* _Directions_: Nothing but an exact copy of the records below counts as the answer.

Saved entries

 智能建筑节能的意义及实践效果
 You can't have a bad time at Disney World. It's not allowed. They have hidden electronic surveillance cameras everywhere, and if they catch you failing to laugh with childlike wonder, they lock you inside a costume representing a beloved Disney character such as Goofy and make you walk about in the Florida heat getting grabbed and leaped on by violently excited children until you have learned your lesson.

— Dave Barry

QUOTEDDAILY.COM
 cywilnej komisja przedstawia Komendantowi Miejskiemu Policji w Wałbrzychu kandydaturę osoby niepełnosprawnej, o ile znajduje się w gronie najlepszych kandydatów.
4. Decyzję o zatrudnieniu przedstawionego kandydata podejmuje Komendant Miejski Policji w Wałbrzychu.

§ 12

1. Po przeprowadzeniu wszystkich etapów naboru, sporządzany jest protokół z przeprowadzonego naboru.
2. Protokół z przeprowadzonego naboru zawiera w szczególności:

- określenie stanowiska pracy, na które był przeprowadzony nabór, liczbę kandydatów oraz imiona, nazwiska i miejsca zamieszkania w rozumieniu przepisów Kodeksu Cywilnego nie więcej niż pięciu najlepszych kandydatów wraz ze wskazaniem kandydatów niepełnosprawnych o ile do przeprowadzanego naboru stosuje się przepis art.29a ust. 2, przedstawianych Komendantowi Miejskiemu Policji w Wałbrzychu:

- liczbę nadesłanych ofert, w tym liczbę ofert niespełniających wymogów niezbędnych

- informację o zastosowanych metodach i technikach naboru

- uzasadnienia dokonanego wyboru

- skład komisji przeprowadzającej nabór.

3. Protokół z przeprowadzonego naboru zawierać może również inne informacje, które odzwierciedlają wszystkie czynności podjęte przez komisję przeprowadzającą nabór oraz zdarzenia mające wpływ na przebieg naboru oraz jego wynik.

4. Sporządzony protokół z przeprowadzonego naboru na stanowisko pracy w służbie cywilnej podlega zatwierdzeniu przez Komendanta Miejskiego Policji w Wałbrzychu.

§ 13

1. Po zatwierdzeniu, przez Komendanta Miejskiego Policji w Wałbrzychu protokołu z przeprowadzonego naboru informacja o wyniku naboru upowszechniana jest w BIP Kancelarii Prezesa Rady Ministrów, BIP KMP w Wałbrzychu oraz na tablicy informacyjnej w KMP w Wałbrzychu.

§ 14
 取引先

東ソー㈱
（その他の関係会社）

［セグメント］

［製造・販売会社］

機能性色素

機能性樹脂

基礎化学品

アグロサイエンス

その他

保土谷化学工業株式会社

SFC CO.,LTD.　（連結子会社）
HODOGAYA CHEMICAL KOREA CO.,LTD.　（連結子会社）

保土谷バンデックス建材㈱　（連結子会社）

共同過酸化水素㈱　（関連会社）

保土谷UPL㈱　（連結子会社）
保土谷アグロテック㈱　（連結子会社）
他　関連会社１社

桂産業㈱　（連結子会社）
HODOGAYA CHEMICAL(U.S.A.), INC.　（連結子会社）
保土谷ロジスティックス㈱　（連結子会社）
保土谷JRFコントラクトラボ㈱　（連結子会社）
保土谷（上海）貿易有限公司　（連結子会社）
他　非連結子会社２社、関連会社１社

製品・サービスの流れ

* _Exercise answer_:
 智能建筑节能的意义及实践效果
 You can't have a bad time at Disney World. It's not allowed. They have hidden electronic surveillance cameras everywhere, and if they catch you failing to laugh with childlike wonder, they lock you inside a costume representing a beloved Disney character such as Goofy and make you walk about in the Florida heat getting grabbed and leaped on by violently excited children until you have learned your lesson.

— Dave Barry

QUOTEDDAILY.COM
 cywilnej komisja przedstawia Komendantowi Miejskiemu Policji w Wałbrzychu kandydaturę osoby niepełnosprawnej, o ile znajduje się w gronie najlepszych kandydatów.
4. Decyzję o zatrudnieniu przedstawionego kandydata podejmuje Komendant Miejski Policji w Wałbrzychu.

§ 12

1. Po przeprowadzeniu wszystkich etapów naboru, sporządzany jest protokół z przeprowadzonego naboru.
2. Protokół z przeprowadzonego naboru zawiera w szczególności:

- określenie stanowiska pracy, na które był przeprowadzony nabór, liczbę kandydatów oraz imiona, nazwiska i miejsca zamieszkania w rozumieniu przepisów Kodeksu Cywilnego nie więcej niż pięciu najlepszych kandydatów wraz ze wskazaniem kandydatów niepełnosprawnych o ile do przeprowadzanego naboru stosuje się przepis art.29a ust. 2, przedstawianych Komendantowi Miejskiemu Policji w Wałbrzychu:

- liczbę nadesłanych ofert, w tym liczbę ofert niespełniających wymogów niezbędnych

- informację o zastosowanych metodach i technikach naboru

- uzasadnienia dokonanego wyboru

- skład komisji przeprowadzającej nabór.

3. Protokół z przeprowadzonego naboru zawierać może również inne informacje, które odzwierciedlają wszystkie czynności podjęte przez komisję przeprowadzającą nabór oraz zdarzenia mające wpływ na przebieg naboru oraz jego wynik.

4. Sporządzony protokół z przeprowadzonego naboru na stanowisko pracy w służbie cywilnej podlega zatwierdzeniu przez Komendanta Miejskiego Policji w Wałbrzychu.

§ 13

1. Po zatwierdzeniu, przez Komendanta Miejskiego Policji w Wałbrzychu protokołu z przeprowadzonego naboru informacja o wyniku naboru upowszechniana jest w BIP Kancelarii Prezesa Rady Ministrów, BIP KMP w Wałbrzychu oraz na tablicy informacyjnej w KMP w Wałbrzychu.

§ 14
 取引先

東ソー㈱
（その他の関係会社）

［セグメント］

［製造・販売会社］

機能性色素

機能性樹脂

基礎化学品

アグロサイエンス

その他

保土谷化学工業株式会社

SFC CO.,LTD.　（連結子会社）
HODOGAYA CHEMICAL KOREA CO.,LTD.　（連結子会社）

保土谷バンデックス建材㈱　（連結子会社）

共同過酸化水素㈱　（関連会社）

保土谷UPL㈱　（連結子会社）
保土谷アグロテック㈱　（連結子会社）
他　関連会社１社

桂産業㈱　（連結子会社）
HODOGAYA CHEMICAL(U.S.A.), INC.　（連結子会社）
保土谷ロジスティックス㈱　（連結子会社）
保土谷JRFコントラクトラボ㈱　（連結子会社）
保土谷（上海）貿易有限公司　（連結子会社）
他　非連結子会社２社、関連会社１社

製品・サービスの流れ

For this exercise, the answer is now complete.